[PROBLEM STATEMENT] For the string "hemionus", search the entries below and copy every line where it appears.

[Saved data entries]
= Beginning of Section =
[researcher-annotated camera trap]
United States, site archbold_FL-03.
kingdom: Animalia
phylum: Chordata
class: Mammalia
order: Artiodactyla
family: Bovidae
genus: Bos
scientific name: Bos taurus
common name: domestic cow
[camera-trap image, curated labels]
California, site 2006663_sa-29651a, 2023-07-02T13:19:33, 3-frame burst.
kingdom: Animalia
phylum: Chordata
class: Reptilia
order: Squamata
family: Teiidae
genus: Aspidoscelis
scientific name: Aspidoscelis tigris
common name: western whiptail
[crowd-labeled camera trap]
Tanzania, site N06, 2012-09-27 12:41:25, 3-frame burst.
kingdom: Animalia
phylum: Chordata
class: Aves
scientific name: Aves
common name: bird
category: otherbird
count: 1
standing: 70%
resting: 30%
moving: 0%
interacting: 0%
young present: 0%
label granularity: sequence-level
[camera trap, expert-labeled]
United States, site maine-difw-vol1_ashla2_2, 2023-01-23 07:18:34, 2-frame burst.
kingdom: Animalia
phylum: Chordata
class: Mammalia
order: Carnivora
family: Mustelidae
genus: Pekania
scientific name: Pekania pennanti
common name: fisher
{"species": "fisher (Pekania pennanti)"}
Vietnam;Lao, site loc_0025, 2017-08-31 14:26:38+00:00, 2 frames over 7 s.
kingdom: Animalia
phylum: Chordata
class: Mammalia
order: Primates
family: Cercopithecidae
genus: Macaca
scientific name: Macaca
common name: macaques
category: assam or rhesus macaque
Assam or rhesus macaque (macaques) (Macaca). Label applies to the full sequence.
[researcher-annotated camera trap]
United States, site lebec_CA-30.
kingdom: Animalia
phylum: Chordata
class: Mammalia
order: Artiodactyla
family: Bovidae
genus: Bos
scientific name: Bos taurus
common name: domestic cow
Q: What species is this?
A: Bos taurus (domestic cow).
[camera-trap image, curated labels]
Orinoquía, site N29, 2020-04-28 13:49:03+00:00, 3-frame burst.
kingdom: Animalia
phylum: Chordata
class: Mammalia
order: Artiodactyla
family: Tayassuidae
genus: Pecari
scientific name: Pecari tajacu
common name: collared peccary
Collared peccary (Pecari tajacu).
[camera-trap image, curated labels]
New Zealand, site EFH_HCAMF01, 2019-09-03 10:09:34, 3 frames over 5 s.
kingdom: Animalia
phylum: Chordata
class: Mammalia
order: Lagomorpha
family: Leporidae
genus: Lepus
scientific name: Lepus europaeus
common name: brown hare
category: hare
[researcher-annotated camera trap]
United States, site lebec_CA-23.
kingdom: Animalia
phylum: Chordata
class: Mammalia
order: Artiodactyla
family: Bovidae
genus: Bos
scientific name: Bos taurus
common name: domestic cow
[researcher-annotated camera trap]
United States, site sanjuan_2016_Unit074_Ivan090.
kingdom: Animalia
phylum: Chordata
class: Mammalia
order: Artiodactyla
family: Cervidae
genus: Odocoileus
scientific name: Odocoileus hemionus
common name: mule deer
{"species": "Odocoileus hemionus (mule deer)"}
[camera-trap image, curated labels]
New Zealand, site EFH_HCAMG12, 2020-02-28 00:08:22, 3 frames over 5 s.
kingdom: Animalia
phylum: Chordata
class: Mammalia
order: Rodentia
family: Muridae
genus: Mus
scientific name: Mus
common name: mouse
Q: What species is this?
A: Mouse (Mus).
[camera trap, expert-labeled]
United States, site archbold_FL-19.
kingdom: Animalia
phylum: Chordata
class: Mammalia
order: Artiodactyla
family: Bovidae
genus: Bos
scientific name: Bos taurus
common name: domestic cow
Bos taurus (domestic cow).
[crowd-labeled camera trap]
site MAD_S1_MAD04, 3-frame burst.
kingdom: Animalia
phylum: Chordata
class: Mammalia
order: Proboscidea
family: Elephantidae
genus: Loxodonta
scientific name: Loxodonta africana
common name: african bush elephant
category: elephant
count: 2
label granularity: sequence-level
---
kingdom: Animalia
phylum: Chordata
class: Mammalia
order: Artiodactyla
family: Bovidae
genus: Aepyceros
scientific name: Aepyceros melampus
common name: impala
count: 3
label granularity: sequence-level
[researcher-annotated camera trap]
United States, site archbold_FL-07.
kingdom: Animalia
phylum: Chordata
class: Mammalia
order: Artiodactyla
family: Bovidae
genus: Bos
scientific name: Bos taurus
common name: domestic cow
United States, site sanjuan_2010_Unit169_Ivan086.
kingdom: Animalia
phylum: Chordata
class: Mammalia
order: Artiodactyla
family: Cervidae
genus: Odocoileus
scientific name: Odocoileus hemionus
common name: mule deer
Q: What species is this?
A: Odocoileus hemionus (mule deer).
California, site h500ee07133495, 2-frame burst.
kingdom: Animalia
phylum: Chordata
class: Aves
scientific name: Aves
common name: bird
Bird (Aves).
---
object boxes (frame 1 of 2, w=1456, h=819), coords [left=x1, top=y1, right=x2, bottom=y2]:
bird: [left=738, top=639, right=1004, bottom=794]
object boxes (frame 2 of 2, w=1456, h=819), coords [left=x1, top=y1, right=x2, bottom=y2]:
= End of Section =
[ANSWER BOX]
scientific name: Odocoileus hemionus
{"species": "Odocoileus hemionus (mule deer)"}
scientific name: Odocoileus hemionus
A: Odocoileus hemionus (mule deer).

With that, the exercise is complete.